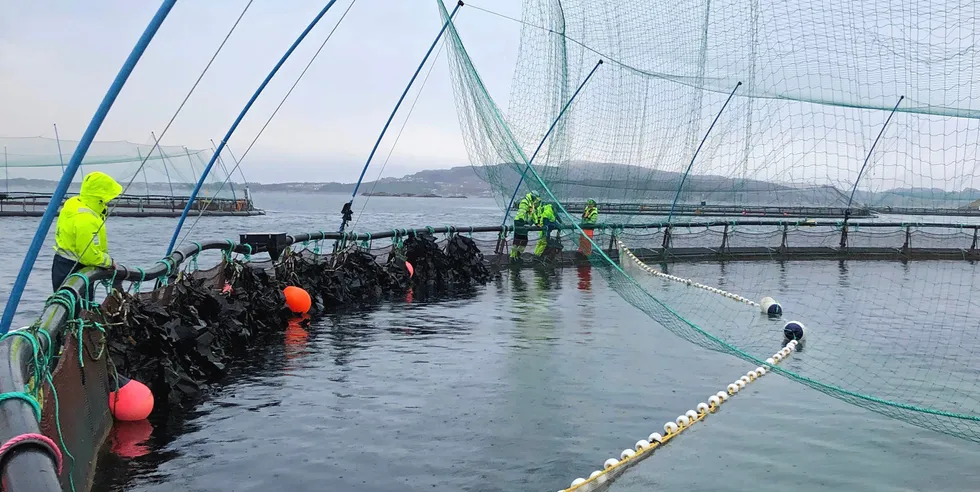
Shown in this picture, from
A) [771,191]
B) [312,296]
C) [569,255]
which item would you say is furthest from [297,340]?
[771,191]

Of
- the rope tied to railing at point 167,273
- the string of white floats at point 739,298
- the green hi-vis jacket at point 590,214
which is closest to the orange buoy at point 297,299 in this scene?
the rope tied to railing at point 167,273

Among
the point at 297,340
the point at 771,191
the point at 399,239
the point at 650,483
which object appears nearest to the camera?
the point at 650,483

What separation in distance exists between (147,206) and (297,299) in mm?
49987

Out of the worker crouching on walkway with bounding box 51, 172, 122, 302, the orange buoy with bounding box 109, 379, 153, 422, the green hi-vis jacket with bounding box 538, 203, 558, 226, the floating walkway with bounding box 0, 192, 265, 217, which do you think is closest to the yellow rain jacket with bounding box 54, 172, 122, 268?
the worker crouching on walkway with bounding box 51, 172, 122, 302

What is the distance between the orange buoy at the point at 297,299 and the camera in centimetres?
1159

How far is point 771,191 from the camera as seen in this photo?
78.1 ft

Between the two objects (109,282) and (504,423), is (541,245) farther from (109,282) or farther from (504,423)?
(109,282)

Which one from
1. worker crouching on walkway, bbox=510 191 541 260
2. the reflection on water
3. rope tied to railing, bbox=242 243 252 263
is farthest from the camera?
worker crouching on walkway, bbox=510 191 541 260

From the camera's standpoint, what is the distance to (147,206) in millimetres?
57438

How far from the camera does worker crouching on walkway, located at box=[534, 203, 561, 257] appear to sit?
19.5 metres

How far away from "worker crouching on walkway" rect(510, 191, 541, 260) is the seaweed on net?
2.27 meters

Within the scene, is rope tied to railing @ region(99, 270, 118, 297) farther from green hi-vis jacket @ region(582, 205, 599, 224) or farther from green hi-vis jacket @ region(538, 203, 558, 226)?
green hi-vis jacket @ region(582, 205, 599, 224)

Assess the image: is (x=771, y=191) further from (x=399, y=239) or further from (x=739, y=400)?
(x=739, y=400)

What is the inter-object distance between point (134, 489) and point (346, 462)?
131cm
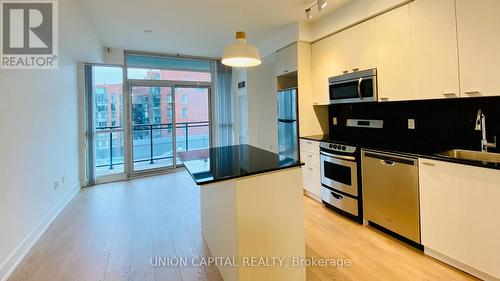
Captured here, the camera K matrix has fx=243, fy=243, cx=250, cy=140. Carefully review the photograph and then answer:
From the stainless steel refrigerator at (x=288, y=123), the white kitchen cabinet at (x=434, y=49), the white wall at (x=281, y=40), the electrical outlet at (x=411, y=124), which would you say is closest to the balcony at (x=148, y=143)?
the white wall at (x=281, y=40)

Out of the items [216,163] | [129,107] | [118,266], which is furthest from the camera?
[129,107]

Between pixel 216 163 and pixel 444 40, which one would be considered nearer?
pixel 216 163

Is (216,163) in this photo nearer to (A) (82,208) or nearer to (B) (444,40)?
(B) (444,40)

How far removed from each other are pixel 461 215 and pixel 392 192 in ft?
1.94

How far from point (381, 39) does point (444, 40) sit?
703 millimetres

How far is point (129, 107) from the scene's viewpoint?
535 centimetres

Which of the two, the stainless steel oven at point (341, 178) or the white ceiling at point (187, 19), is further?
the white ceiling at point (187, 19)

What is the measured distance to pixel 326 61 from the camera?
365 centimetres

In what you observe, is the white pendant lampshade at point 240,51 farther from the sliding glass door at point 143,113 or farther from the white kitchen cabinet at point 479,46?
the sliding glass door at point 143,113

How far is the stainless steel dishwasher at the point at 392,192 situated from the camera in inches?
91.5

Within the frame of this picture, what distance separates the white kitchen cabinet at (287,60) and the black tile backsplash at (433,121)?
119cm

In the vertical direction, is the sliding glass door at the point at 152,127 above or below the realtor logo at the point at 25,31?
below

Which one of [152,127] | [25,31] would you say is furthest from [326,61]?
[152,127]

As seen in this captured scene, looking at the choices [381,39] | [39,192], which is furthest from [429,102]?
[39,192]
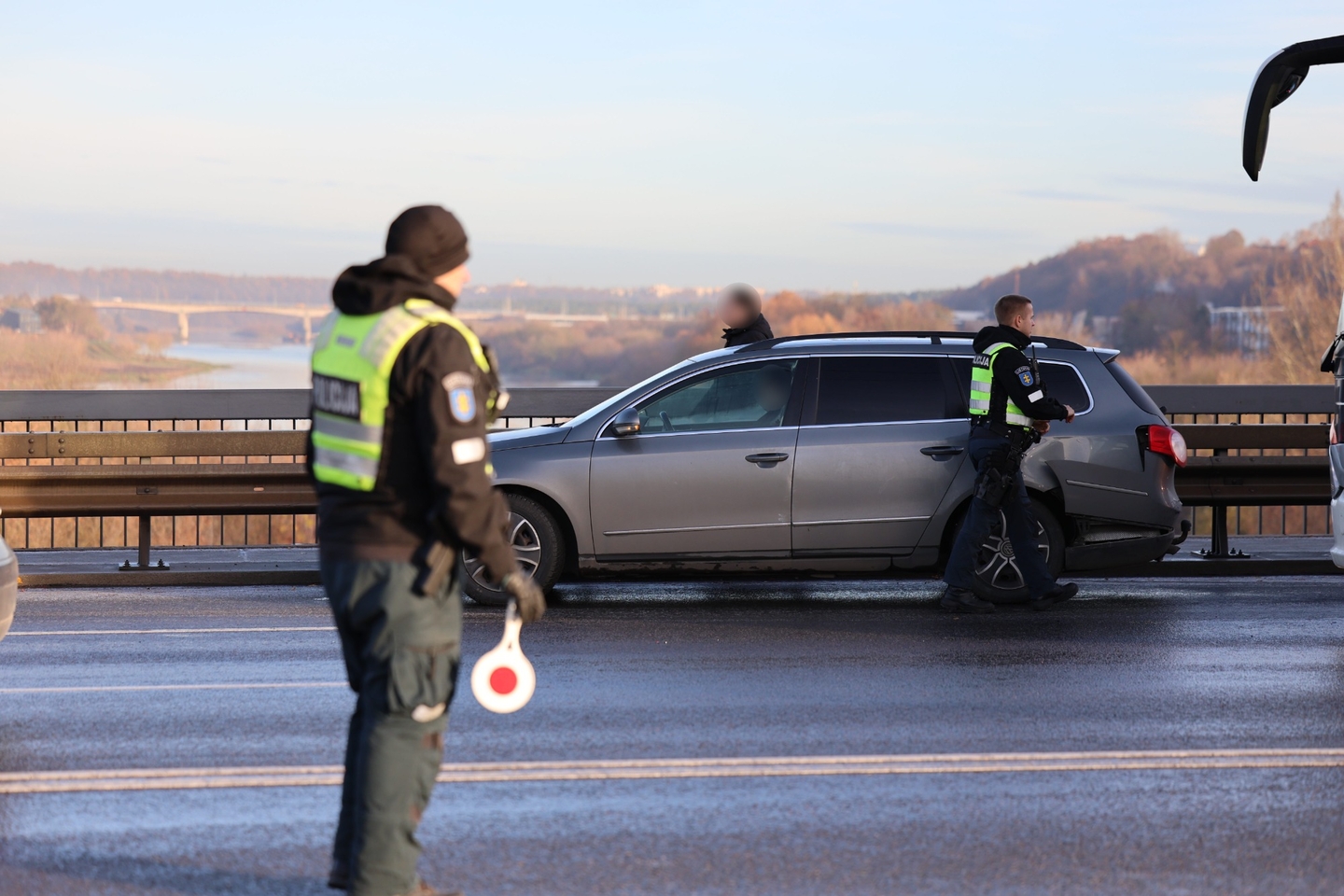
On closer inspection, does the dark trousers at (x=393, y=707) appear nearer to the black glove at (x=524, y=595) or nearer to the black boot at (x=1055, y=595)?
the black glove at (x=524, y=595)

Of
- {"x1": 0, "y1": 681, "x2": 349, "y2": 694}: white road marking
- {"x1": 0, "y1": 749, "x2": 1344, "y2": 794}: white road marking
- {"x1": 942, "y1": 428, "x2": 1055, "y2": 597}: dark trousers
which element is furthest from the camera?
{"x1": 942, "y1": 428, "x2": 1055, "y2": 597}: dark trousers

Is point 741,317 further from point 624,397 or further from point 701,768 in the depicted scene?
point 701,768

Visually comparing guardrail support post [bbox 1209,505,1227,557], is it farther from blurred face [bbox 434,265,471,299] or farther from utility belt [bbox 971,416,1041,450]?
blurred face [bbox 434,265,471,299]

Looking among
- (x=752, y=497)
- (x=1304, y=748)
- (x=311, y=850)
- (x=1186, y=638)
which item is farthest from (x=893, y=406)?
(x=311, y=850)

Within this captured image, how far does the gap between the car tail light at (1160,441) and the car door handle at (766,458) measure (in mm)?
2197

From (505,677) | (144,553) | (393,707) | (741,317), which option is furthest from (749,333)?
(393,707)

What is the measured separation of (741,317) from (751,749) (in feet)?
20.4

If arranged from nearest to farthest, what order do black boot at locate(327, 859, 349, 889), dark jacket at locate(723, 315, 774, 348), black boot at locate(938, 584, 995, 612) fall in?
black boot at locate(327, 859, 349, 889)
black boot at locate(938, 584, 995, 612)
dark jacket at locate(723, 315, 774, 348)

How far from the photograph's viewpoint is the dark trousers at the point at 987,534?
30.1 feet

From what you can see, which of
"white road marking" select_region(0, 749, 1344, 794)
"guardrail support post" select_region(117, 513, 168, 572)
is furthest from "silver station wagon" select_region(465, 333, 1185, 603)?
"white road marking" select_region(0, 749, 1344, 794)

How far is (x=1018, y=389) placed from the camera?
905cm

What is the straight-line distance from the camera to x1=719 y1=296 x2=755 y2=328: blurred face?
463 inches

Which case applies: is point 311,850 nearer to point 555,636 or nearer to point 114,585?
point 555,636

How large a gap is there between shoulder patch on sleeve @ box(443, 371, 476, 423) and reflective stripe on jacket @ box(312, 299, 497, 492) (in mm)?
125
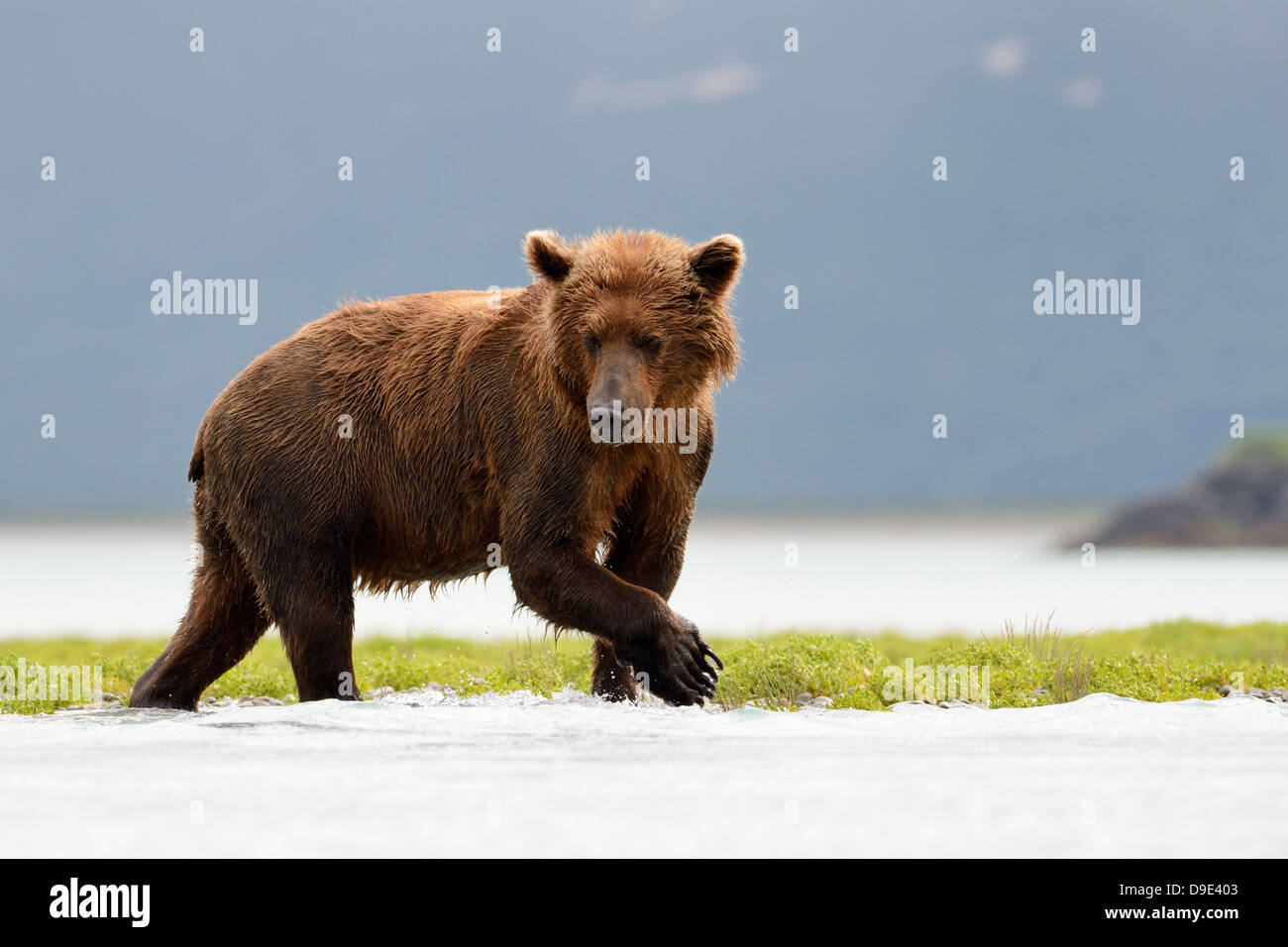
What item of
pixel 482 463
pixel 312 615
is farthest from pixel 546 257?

————————

WHAT TO PRODUCE: From the line containing "How far from the photograph's" through the last line of the records, both included, output those lines exactly and nothing else; skip the pictures.

RESULT BELOW:
How far from the photograph's viewpoint is the dark trousers at the point at 987,534?
30.1 feet

From what you can see, which of
"white road marking" select_region(0, 749, 1344, 794)
"guardrail support post" select_region(117, 513, 168, 572)
is furthest from "silver station wagon" select_region(465, 333, 1185, 603)?
"white road marking" select_region(0, 749, 1344, 794)

How far is (x=1018, y=389) placed from the camera?
905cm

What is the straight-line distance from the camera to x1=719 y1=296 x2=755 y2=328: blurred face?
463 inches

Which case applies: is point 311,850 nearer to point 555,636 or nearer to point 114,585?
point 555,636

How large a gap is there between shoulder patch on sleeve @ box(443, 371, 476, 423) and reflective stripe on jacket @ box(312, 299, 497, 492) (in mm)?
125
What item of
pixel 482 463
pixel 312 615
is farthest from pixel 546 257?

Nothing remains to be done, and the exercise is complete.